American casualties totaled 6 men killed and 61 wounded. The capture of Caloocan led to the southern terminus of the Manila-Dagupan Railroad along with five locomotives, 50 passenger cars and 100 freight cars falling into American hands. It also compounded the Philippine Republican Army's woes after their defeat just five days earlier, which in the view of senior Filipino officers was exacerbated by the fact that their troops had "once again failed to hold field fortifications against troops attacking over open ground." However, the majority of the Filipino troops in Caloocan had managed to withdraw from the city intact and regroup elsewhere, and as such the battle soon proved not to be the decisive blow MacArthur and other U.S. commanders had hoped for.

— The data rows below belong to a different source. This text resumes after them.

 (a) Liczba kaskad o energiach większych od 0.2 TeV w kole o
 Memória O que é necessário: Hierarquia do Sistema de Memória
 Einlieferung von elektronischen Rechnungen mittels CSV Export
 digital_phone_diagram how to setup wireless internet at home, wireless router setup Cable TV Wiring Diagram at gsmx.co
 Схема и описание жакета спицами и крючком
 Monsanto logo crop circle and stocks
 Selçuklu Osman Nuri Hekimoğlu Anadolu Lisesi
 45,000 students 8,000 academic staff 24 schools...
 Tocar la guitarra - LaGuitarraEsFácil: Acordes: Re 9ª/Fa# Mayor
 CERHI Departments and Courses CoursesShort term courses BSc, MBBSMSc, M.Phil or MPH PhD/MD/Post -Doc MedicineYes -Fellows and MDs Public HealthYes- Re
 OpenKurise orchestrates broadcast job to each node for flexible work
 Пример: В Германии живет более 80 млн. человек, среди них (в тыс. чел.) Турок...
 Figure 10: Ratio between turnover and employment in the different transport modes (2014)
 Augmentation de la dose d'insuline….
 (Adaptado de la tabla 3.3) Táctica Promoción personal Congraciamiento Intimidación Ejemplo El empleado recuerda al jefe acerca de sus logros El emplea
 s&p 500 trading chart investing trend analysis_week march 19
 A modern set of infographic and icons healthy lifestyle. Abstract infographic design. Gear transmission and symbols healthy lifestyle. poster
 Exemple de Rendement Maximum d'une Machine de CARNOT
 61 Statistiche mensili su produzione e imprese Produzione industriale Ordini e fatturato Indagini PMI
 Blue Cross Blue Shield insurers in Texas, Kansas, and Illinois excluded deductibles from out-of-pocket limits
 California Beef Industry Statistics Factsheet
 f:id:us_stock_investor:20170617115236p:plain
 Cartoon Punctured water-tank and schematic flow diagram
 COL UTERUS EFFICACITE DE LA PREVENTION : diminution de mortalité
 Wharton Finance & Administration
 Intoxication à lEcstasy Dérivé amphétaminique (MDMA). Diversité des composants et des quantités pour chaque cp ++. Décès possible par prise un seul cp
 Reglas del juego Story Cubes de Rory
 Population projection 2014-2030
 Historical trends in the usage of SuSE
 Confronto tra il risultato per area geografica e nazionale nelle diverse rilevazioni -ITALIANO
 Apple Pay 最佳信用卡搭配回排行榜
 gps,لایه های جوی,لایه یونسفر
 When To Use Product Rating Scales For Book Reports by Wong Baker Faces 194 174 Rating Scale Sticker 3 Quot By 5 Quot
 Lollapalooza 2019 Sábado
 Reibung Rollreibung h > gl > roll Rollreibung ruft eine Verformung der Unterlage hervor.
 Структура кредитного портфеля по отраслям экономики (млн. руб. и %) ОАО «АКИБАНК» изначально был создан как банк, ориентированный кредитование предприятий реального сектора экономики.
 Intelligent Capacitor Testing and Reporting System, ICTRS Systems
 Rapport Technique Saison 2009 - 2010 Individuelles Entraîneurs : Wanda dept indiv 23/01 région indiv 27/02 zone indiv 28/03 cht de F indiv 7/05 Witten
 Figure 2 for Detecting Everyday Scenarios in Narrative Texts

Following the battle, American commanders in the region agreed to halt the ongoing U.S. offensive in order to reform their lines, a decision which was soon noticed by Luna and other Filipino commanders, who made plans for a counterattack against the American positions. On February 22, a force of Filipino troops led by Luna and Mariano Llanera launched an attack on American positions in Manila as part of the Second Battle of Caloocan, aiming to recapture the city. Though the Filipinos were initially able to make strong headway against the Americans, indecisiveness and poor communication led to a successful counterattack by U.S. forces, which pushed the Filipinos away from Manila and ensured it would remain under U.S. control for the remainder of the war.

The conduct of American forces during and after the fall of Caloocan came under scrutiny following allegations by U.S. soldiers that several senior officers, including Colonel Wilder Metcalf, had ordered the summary execution of Filipino prisoners of war. Several American soldiers testified to the United States Senate Committee on the Philippines that they overheard a Captain Bishop, a subordinate of Metcalf, discussing no quarter orders issued by his superiors. One American soldier, Corporal Cyrus Ricketts, testified to the committee's members that "several Filipinos in a trench near the dummy line" were summarily executed by U.S. forces after the battle. In response, Colonel Frederick Funston, Metcalf and Bishop all denied issuing any orders to summarily execute prisoners of war, with Metcalf denying an eyewitness account that he had personally executed prisoners. The committee chose not to pursue the matter any further.